- **The exercise**: Skip all pictures, then print the remaining material exactly.

- **Material**:

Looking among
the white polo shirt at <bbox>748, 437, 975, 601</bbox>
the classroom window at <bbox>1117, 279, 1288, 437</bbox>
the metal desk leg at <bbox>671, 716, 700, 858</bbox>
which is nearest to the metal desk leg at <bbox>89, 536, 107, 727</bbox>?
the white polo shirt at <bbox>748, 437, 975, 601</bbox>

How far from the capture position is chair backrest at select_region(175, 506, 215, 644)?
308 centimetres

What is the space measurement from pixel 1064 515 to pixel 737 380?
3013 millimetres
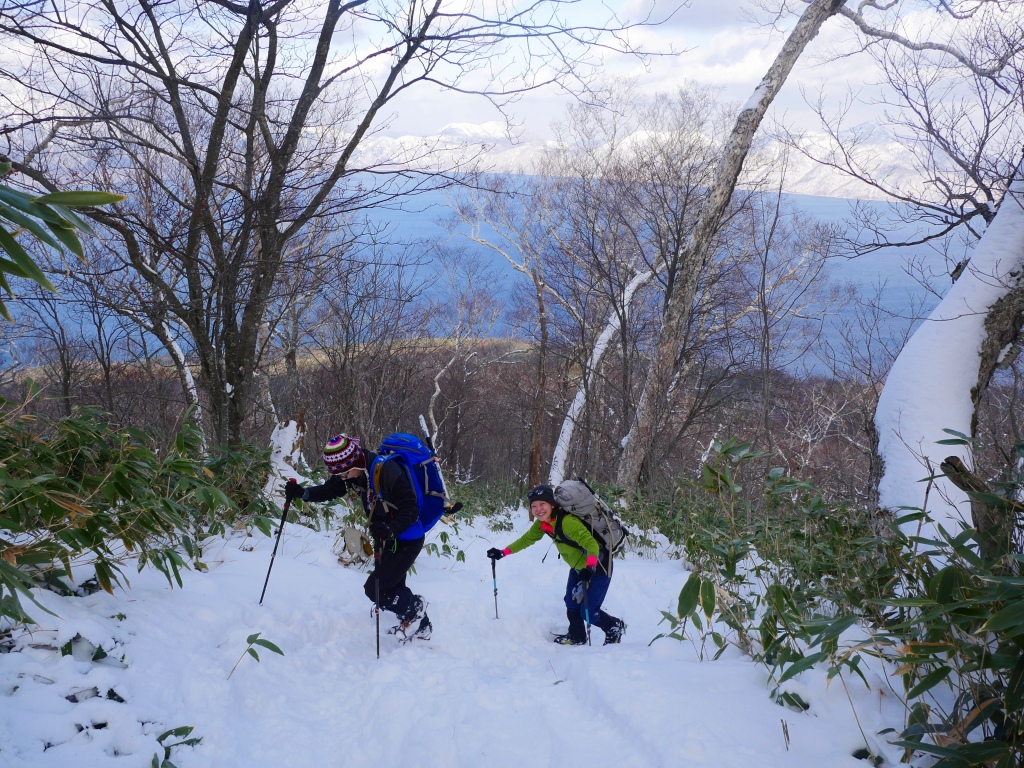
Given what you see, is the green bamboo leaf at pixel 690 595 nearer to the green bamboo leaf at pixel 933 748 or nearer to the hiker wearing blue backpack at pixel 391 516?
the green bamboo leaf at pixel 933 748

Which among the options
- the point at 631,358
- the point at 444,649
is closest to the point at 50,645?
the point at 444,649

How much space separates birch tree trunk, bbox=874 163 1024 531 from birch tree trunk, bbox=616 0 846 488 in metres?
→ 3.65

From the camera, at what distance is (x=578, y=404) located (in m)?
16.0

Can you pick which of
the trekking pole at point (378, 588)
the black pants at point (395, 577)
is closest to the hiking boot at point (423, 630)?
the black pants at point (395, 577)

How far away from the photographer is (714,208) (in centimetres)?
787

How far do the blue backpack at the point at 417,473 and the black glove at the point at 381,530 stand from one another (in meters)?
0.15

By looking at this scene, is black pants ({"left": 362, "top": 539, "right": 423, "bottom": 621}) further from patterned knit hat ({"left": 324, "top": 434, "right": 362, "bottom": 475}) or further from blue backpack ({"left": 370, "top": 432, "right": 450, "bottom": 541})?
patterned knit hat ({"left": 324, "top": 434, "right": 362, "bottom": 475})

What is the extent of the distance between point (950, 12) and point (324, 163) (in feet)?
25.1

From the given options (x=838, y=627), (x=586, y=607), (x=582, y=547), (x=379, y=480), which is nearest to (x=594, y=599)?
(x=586, y=607)

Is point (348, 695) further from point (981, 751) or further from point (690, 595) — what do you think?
point (981, 751)

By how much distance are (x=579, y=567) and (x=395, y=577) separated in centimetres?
139

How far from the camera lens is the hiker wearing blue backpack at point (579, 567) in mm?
4559

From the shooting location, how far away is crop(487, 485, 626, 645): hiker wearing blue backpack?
4.56 meters

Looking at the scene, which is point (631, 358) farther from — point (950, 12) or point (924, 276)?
point (950, 12)
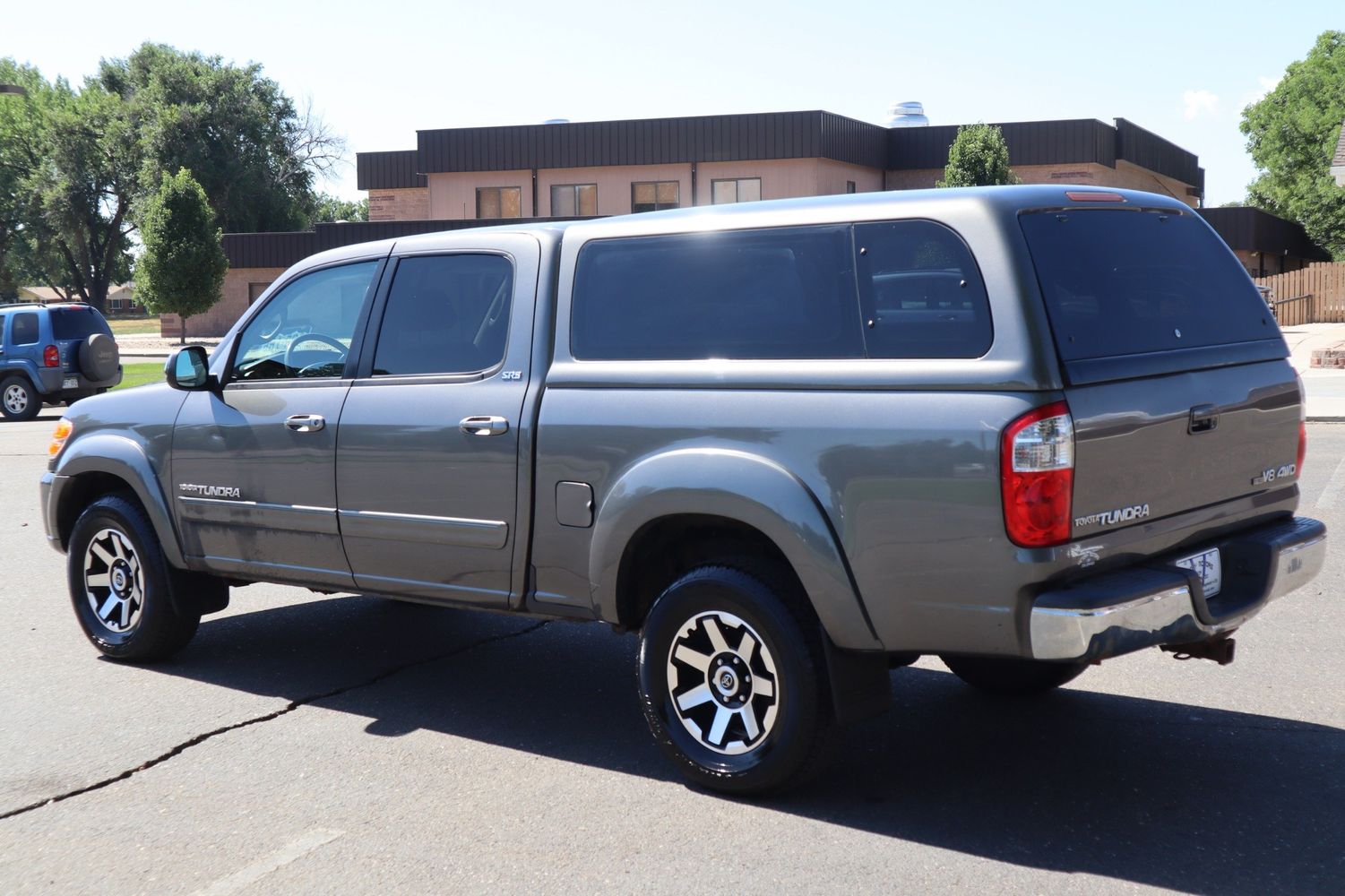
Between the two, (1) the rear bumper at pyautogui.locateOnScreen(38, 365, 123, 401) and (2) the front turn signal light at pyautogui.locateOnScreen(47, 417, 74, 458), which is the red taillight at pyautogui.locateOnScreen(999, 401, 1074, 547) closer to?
(2) the front turn signal light at pyautogui.locateOnScreen(47, 417, 74, 458)

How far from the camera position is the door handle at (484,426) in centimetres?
515

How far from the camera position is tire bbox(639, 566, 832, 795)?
4445 mm

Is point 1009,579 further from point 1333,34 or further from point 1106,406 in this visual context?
point 1333,34

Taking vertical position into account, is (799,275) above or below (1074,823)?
above

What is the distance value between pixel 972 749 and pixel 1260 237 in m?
49.1

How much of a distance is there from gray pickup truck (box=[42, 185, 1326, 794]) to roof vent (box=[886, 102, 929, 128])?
149ft

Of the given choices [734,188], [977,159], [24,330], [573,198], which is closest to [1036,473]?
[24,330]

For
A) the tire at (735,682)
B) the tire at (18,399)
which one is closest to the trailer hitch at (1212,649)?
the tire at (735,682)

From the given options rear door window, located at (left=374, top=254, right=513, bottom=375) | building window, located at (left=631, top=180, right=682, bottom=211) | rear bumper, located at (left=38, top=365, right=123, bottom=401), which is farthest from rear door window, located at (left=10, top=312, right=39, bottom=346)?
building window, located at (left=631, top=180, right=682, bottom=211)

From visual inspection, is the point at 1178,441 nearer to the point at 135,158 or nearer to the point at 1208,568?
the point at 1208,568

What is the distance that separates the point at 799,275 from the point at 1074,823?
6.52ft

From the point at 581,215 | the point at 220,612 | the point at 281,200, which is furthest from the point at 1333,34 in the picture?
the point at 220,612

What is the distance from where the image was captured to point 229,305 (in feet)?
182

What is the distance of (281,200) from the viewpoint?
6706 centimetres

- **Complete answer**:
Looking among
the white polo shirt at <bbox>748, 437, 975, 601</bbox>
the classroom window at <bbox>1117, 279, 1288, 437</bbox>
the metal desk leg at <bbox>671, 716, 700, 858</bbox>
which is nearest to the metal desk leg at <bbox>89, 536, 107, 727</bbox>?
the white polo shirt at <bbox>748, 437, 975, 601</bbox>

How far from the capture position is chair backrest at select_region(175, 506, 215, 644)?
308 centimetres

What is the space measurement from pixel 1064 515 to pixel 737 380?
3013 millimetres
Given what you see, is the green bamboo leaf at pixel 690 595 nearer to the green bamboo leaf at pixel 933 748 or nearer to the hiker wearing blue backpack at pixel 391 516?
the green bamboo leaf at pixel 933 748

Which among the options
- the point at 631,358
- the point at 444,649
is closest to the point at 50,645?
the point at 444,649

How much space separates birch tree trunk, bbox=874 163 1024 531 from birch tree trunk, bbox=616 0 846 488 in metres?
→ 3.65

From the camera, at what distance is (x=578, y=404) located (in m)?
16.0

Can you pick which of
the trekking pole at point (378, 588)
the black pants at point (395, 577)
is closest to the hiking boot at point (423, 630)?
the black pants at point (395, 577)

How far away from the photographer is (714,208) (in centimetres)?
787

How far do the blue backpack at the point at 417,473 and the black glove at the point at 381,530 stand from one another (in meters)?
0.15

By looking at this scene, is black pants ({"left": 362, "top": 539, "right": 423, "bottom": 621}) further from patterned knit hat ({"left": 324, "top": 434, "right": 362, "bottom": 475}) or further from blue backpack ({"left": 370, "top": 432, "right": 450, "bottom": 541})?
patterned knit hat ({"left": 324, "top": 434, "right": 362, "bottom": 475})

What is the extent of the distance between point (950, 12) and point (324, 163) (in feet)?
25.1

From the given options (x=838, y=627), (x=586, y=607), (x=582, y=547), (x=379, y=480), which is nearest to (x=594, y=599)?
(x=586, y=607)

Is point (348, 695) further from point (981, 751) or further from point (690, 595) — what do you think?
point (981, 751)

By how much distance are (x=579, y=567) and (x=395, y=577) separated in centimetres?
139

How far from the camera lens is the hiker wearing blue backpack at point (579, 567) in mm?
4559

From the shooting location, how far away is crop(487, 485, 626, 645): hiker wearing blue backpack?
4.56 meters

Looking at the scene, which is point (631, 358) farther from — point (950, 12) or point (924, 276)?
point (950, 12)
Between the two, (1) the rear bumper at pyautogui.locateOnScreen(38, 365, 123, 401) and (2) the front turn signal light at pyautogui.locateOnScreen(47, 417, 74, 458), which is the red taillight at pyautogui.locateOnScreen(999, 401, 1074, 547) closer to?
(2) the front turn signal light at pyautogui.locateOnScreen(47, 417, 74, 458)

How far from the camera position is the door handle at (484,426) in centimetres?
515

How far from the camera position is tire bbox(639, 566, 832, 795)?
4445 mm

Is point 1009,579 further from point 1333,34 or further from point 1106,406 in this visual context?
point 1333,34

Taking vertical position into account, is (799,275) above or below (1074,823)?
above

What is the distance value between pixel 972 749 and pixel 1260 237 in m?
49.1

How much of a distance is there from gray pickup truck (box=[42, 185, 1326, 794]) to roof vent (box=[886, 102, 929, 128])?
149ft

Of the given choices [734,188], [977,159], [24,330], [573,198], which is closest to [1036,473]?
[24,330]

For
A) the tire at (735,682)
B) the tire at (18,399)
which one is closest to the trailer hitch at (1212,649)?
the tire at (735,682)

From the given options rear door window, located at (left=374, top=254, right=513, bottom=375) | building window, located at (left=631, top=180, right=682, bottom=211) | rear bumper, located at (left=38, top=365, right=123, bottom=401), which is farthest from rear door window, located at (left=10, top=312, right=39, bottom=346)?
building window, located at (left=631, top=180, right=682, bottom=211)

From visual inspection, is the point at 1178,441 nearer to the point at 135,158 or nearer to the point at 1208,568?
the point at 1208,568

What is the distance that separates the point at 799,275 from the point at 1074,823?
6.52ft

From the point at 581,215 | the point at 220,612 | the point at 281,200, which is furthest from the point at 1333,34 in the picture?
the point at 220,612

What is the distance from where the image was captured to point 229,305 (in feet)?
182

What is the distance of (281,200) from the viewpoint?
6706 centimetres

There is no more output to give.